Data shown: Begin
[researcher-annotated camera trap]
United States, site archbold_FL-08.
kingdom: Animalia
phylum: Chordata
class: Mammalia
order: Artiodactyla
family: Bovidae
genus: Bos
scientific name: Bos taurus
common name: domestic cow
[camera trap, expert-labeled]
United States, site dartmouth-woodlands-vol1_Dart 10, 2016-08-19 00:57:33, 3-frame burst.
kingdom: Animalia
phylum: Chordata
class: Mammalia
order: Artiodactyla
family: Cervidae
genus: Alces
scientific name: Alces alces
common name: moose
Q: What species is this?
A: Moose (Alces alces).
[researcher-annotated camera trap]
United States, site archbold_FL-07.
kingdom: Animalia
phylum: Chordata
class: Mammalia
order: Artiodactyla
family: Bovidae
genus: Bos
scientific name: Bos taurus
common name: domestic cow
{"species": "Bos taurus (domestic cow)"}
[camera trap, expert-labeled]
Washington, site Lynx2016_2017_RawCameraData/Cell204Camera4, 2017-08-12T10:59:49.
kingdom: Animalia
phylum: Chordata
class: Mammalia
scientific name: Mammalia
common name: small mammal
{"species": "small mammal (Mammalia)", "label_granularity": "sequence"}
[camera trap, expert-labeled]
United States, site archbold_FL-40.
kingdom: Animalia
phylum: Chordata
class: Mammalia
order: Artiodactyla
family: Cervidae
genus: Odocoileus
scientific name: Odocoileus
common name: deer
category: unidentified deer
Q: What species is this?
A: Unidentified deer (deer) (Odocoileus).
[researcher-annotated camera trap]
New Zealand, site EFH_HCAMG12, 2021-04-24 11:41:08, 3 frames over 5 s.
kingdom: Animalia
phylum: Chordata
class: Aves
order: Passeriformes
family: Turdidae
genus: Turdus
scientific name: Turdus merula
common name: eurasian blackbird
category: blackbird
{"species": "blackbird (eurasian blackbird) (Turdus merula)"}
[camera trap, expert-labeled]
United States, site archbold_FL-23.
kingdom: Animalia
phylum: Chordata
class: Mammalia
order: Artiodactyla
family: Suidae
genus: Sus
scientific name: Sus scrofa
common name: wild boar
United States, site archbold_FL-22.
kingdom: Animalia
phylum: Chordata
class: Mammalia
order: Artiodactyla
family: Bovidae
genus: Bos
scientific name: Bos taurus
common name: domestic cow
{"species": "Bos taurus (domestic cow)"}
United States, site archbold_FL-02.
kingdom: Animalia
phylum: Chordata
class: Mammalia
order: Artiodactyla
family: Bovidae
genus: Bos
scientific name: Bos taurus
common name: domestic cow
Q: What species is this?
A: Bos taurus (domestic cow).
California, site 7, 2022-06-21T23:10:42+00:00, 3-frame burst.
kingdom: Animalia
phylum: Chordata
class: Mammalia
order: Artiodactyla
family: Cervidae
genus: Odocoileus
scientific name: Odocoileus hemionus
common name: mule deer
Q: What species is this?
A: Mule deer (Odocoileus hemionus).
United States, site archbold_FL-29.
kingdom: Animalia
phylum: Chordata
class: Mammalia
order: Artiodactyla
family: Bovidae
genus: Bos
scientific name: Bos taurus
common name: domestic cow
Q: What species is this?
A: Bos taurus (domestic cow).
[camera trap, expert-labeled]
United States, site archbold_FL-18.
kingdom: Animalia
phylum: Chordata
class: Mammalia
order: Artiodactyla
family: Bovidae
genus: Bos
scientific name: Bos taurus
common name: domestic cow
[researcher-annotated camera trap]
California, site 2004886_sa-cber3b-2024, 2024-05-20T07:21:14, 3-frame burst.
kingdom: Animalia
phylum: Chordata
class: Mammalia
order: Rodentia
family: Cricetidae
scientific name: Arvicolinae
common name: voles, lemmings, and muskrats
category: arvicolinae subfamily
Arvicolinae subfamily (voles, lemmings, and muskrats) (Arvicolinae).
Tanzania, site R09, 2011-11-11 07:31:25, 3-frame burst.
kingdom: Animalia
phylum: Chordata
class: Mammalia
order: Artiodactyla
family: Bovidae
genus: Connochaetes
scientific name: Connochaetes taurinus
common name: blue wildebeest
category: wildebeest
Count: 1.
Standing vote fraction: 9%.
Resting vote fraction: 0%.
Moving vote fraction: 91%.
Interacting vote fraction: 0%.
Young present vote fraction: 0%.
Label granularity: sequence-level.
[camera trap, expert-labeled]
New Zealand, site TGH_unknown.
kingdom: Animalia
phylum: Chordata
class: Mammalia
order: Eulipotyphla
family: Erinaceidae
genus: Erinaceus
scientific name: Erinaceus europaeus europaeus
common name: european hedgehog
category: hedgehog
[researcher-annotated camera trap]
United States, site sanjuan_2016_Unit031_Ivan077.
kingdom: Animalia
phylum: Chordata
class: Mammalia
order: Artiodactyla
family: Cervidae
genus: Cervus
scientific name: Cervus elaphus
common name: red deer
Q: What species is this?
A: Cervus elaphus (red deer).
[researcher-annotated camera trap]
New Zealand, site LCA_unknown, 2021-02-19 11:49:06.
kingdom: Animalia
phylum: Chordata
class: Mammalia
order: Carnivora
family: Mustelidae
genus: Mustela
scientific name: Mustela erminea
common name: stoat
Data shown: End
-- Exercise details --
For this exercise, all the data must be repeated exactly.

-- Problem solution --
[researcher-annotated camera trap]
United States, site archbold_FL-08.
kingdom: Animalia
phylum: Chordata
class: Mammalia
order: Artiodactyla
family: Bovidae
genus: Bos
scientific name: Bos taurus
common name: domestic cow
[camera trap, expert-labeled]
United States, site dartmouth-woodlands-vol1_Dart 10, 2016-08-19 00:57:33, 3-frame burst.
kingdom: Animalia
phylum: Chordata
class: Mammalia
order: Artiodactyla
family: Cervidae
genus: Alces
scientific name: Alces alces
common name: moose
Q: What species is this?
A: Moose (Alces alces).
[researcher-annotated camera trap]
United States, site archbold_FL-07.
kingdom: Animalia
phylum: Chordata
class: Mammalia
order: Artiodactyla
family: Bovidae
genus: Bos
scientific name: Bos taurus
common name: domestic cow
{"species": "Bos taurus (domestic cow)"}
[camera trap, expert-labeled]
Washington, site Lynx2016_2017_RawCameraData/Cell204Camera4, 2017-08-12T10:59:49.
kingdom: Animalia
phylum: Chordata
class: Mammalia
scientific name: Mammalia
common name: small mammal
{"species": "small mammal (Mammalia)", "label_granularity": "sequence"}
[camera trap, expert-labeled]
United States, site archbold_FL-40.
kingdom: Animalia
phylum: Chordata
class: Mammalia
order: Artiodactyla
family: Cervidae
genus: Odocoileus
scientific name: Odocoileus
common name: deer
category: unidentified deer
Q: What species is this?
A: Unidentified deer (deer) (Odocoileus).
[researcher-annotated camera trap]
New Zealand, site EFH_HCAMG12, 2021-04-24 11:41:08, 3 frames over 5 s.
kingdom: Animalia
phylum: Chordata
class: Aves
order: Passeriformes
family: Turdidae
genus: Turdus
scientific name: Turdus merula
common name: eurasian blackbird
category: blackbird
{"species": "blackbird (eurasian blackbird) (Turdus merula)"}
[camera trap, expert-labeled]
United States, site archbold_FL-23.
kingdom: Animalia
phylum: Chordata
class: Mammalia
order: Artiodactyla
family: Suidae
genus: Sus
scientific name: Sus scrofa
common name: wild boar
United States, site archbold_FL-22.
kingdom: Animalia
phylum: Chordata
class: Mammalia
order: Artiodactyla
family: Bovidae
genus: Bos
scientific name: Bos taurus
common name: domestic cow
{"species": "Bos taurus (domestic cow)"}
United States, site archbold_FL-02.
kingdom: Animalia
phylum: Chordata
class: Mammalia
order: Artiodactyla
family: Bovidae
genus: Bos
scientific name: Bos taurus
common name: domestic cow
Q: What species is this?
A: Bos taurus (domestic cow).
California, site 7, 2022-06-21T23:10:42+00:00, 3-frame burst.
kingdom: Animalia
phylum: Chordata
class: Mammalia
order: Artiodactyla
family: Cervidae
genus: Odocoileus
scientific name: Odocoileus hemionus
common name: mule deer
Q: What species is this?
A: Mule deer (Odocoileus hemionus).
United States, site archbold_FL-29.
kingdom: Animalia
phylum: Chordata
class: Mammalia
order: Artiodactyla
family: Bovidae
genus: Bos
scientific name: Bos taurus
common name: domestic cow
Q: What species is this?
A: Bos taurus (domestic cow).
[camera trap, expert-labeled]
United States, site archbold_FL-18.
kingdom: Animalia
phylum: Chordata
class: Mammalia
order: Artiodactyla
family: Bovidae
genus: Bos
scientific name: Bos taurus
common name: domestic cow
[researcher-annotated camera trap]
California, site 2004886_sa-cber3b-2024, 2024-05-20T07:21:14, 3-frame burst.
kingdom: Animalia
phylum: Chordata
class: Mammalia
order: Rodentia
family: Cricetidae
scientific name: Arvicolinae
common name: voles, lemmings, and muskrats
category: arvicolinae subfamily
Arvicolinae subfamily (voles, lemmings, and muskrats) (Arvicolinae).
Tanzania, site R09, 2011-11-11 07:31:25, 3-frame burst.
kingdom: Animalia
phylum: Chordata
class: Mammalia
order: Artiodactyla
family: Bovidae
genus: Connochaetes
scientific name: Connochaetes taurinus
common name: blue wildebeest
category: wildebeest
Count: 1.
Standing vote fraction: 9%.
Resting vote fraction: 0%.
Moving vote fraction: 91%.
Interacting vote fraction: 0%.
Young present vote fraction: 0%.
Label granularity: sequence-level.
[camera trap, expert-labeled]
New Zealand, site TGH_unknown.
kingdom: Animalia
phylum: Chordata
class: Mammalia
order: Eulipotyphla
family: Erinaceidae
genus: Erinaceus
scientific name: Erinaceus europaeus europaeus
common name: european hedgehog
category: hedgehog
[researcher-annotated camera trap]
United States, site sanjuan_2016_Unit031_Ivan077.
kingdom: Animalia
phylum: Chordata
class: Mammalia
order: Artiodactyla
family: Cervidae
genus: Cervus
scientific name: Cervus elaphus
common name: red deer
Q: What species is this?
A: Cervus elaphus (red deer).
[researcher-annotated camera trap]
New Zealand, site LCA_unknown, 2021-02-19 11:49:06.
kingdom: Animalia
phylum: Chordata
class: Mammalia
order: Carnivora
family: Mustelidae
genus: Mustela
scientific name: Mustela erminea
common name: stoat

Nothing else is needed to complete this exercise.